A few weeks ago, I mentioned that Ava Worthington had died just months after her first birthday… because her parents “didn’t believe in doctors” and they thought a god would heal her.
They prayed, fasted, put their hands on her, and anointed her with oil… which to me sounds like they knew something was wrong but actively chose to deny her real help.
In another case with similar details, the mother was found guilty of second-degree reckless homicide.
What happened to the Worthingtons?
The father, Carl Brent Worthington, was found guilty of “criminal mistreatment” but not guilty of manslaughter.
The mother, Raylene Worthington, was found not guilty on both charges.
So neither parent was convicted of manslaughter.
The presiding juror’s explanation doesn’t help:
“Granted, they didn’t take her (Ava) to the hospital, but it was truly because they thought she was getting better,” [presiding juror Ashlee] Santos said. “That was the best epiphany moment.”

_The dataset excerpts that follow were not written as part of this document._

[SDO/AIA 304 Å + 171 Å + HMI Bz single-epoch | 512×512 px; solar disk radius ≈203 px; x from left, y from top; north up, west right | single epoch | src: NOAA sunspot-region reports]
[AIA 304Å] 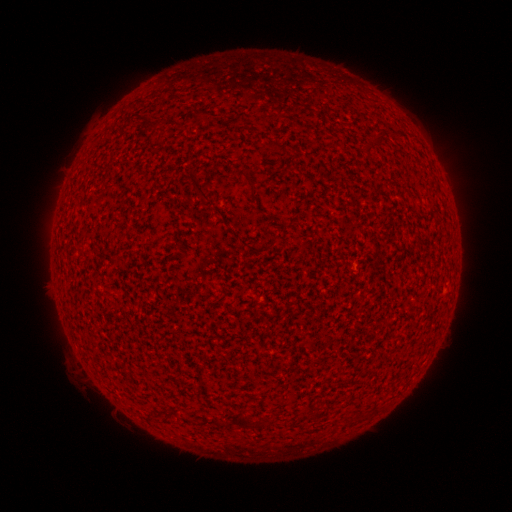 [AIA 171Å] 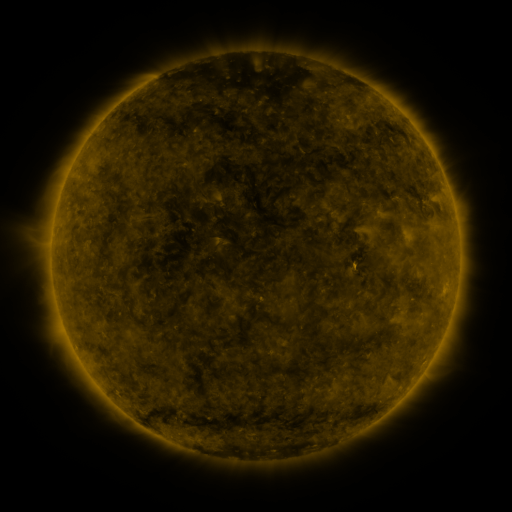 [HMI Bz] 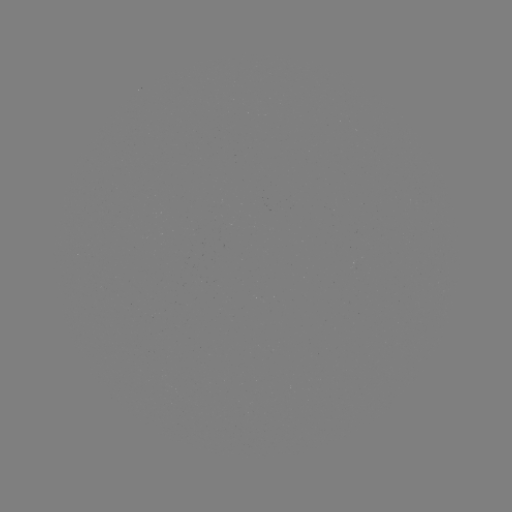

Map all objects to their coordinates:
(none)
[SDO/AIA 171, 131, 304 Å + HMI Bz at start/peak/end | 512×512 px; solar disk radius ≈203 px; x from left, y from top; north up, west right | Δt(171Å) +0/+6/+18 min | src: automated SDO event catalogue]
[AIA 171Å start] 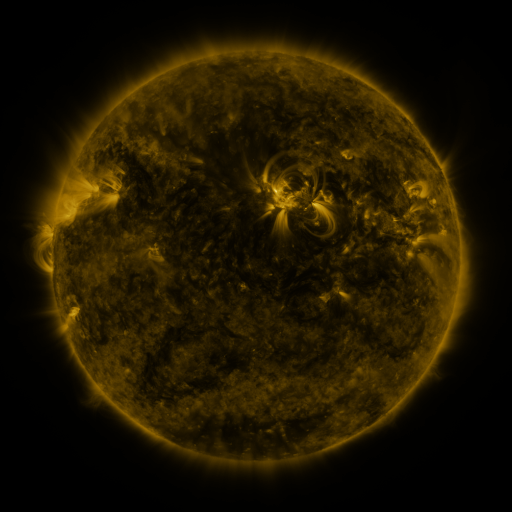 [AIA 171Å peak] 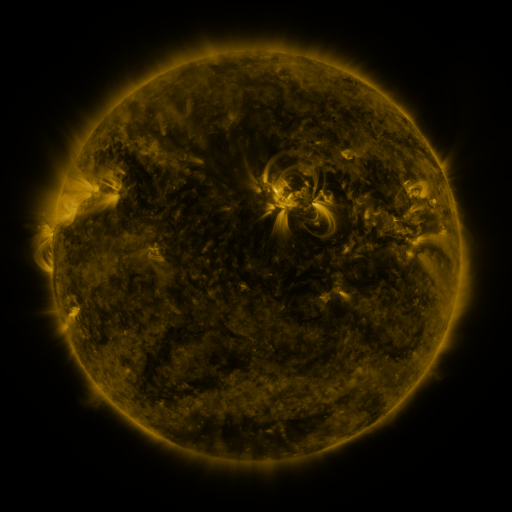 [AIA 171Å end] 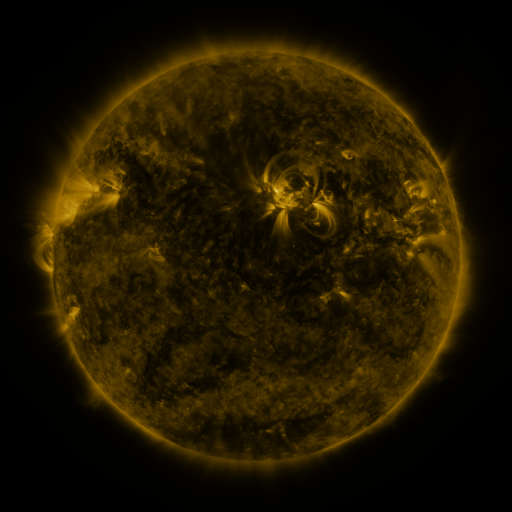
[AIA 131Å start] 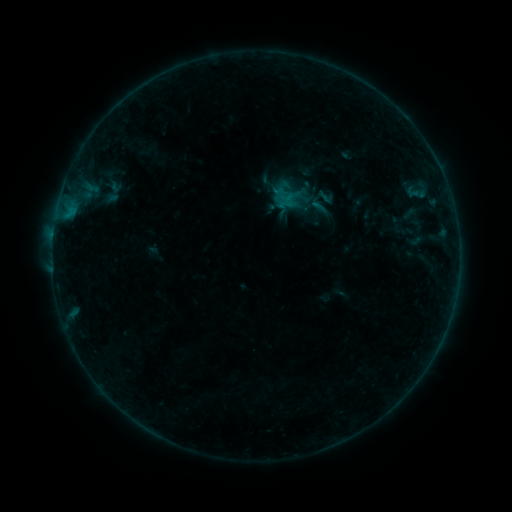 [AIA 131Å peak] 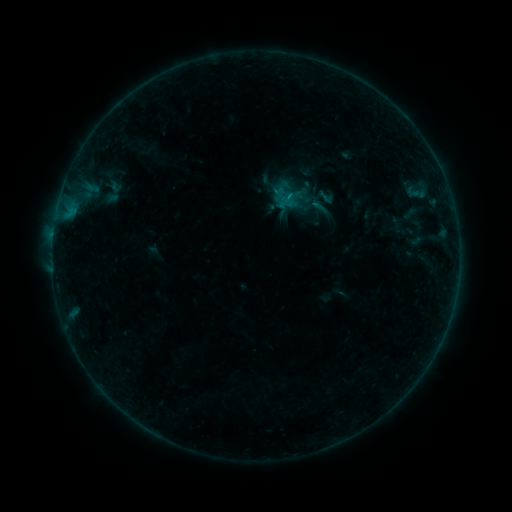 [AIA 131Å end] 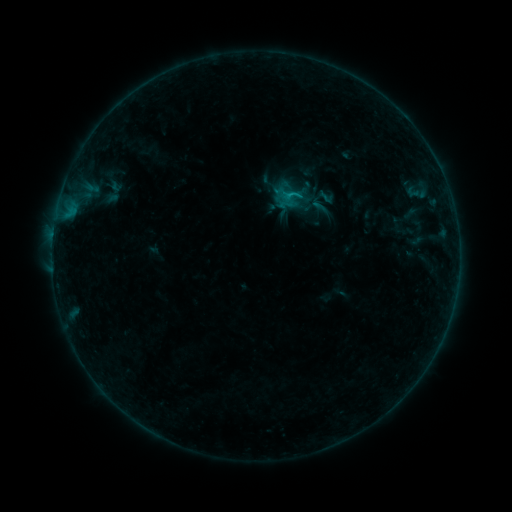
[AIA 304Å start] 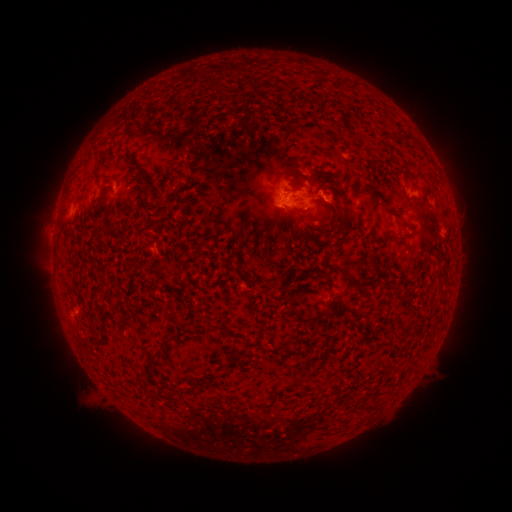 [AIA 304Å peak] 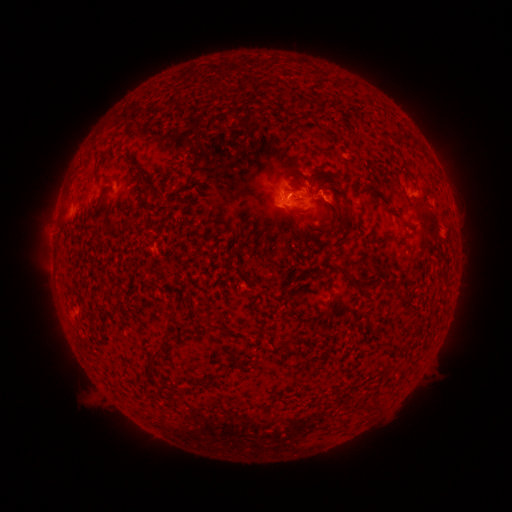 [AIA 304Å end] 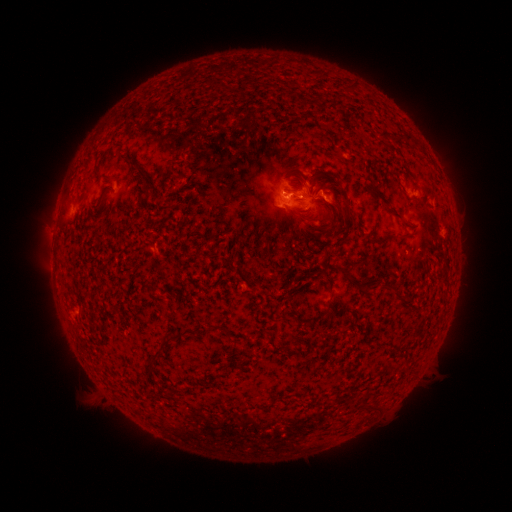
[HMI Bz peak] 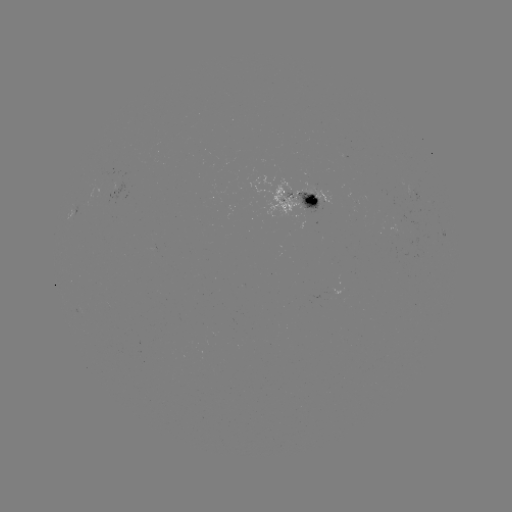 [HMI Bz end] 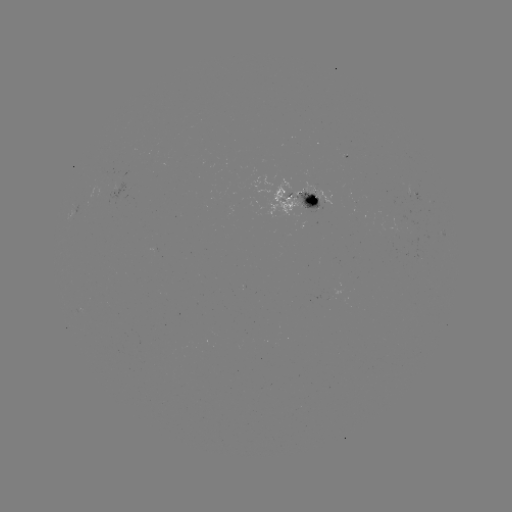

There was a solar flare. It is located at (287, 198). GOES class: B7.6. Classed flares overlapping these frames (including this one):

“It might be that a reasonable person might wait until Monday to take their kid to the doctor,” she said. “It came down to being the perfect storm of events that ended in where we are now, with her death.”
“They’re good parents who tried everything they knew in their heart. … They thought what they did was working,” she said.
Why didn’t the Worthingtons call 9-1-1 or attempt to revive her?
“Maybe it didn’t cross their mind, because that’s their life,” Santos said.
“We all know they (the Worthingtons) didn’t do it on purpose, that they had no intention of harming their child,” Santos said.
Under Oregon law, manslaughter is not defined as an intentional killing but as accidental death that the defendant has a legal responsibility to prevent.
If this case becomes precedent, more children will die because of the delusions of religious parents who don’t “trust” science.
If you are looking for any upside to this case, it may be that the Worthingtons were “legally prohibited from offering a religious defense.” Their lawyers successfully showed that the parents thought Ava was getting better and that’s why they didn’t take her to the hospital.
I’m sure Ava is thrilled about that.
I wouldn’t have cared if either of these two morons had died of medical complication themselves. After all, I do still agree that individuals should be free to do what they want with their own bodies. What I strongly disagree with is the idea that their beliefs should carry over to others. Their responsibility was towards the welfare of their child, one that they were unable to perform because of their idiotic religious convictions.
It seems religiously-inspired negligence runs in the family, too:
The church and prosecutors will meet again in court early next year.
Raylene Worthington’s parents, Jeff and Marci Beagley, go on trial in January. They are charged with criminally negligent homicide in the death of their 16-year-old, Neil Beagley, who died last June of an untreated urinary tract blockage.
Reader Bobby offers this thought via email:
… I hate to needlessly pile on to these people and the tragedies their family is going through (due to their own negligence, but sad nonetheless). But with two children dead in your family within months, isn’t it about time to start asking your god some tough questions? At the very least, “what have you done for me lately?”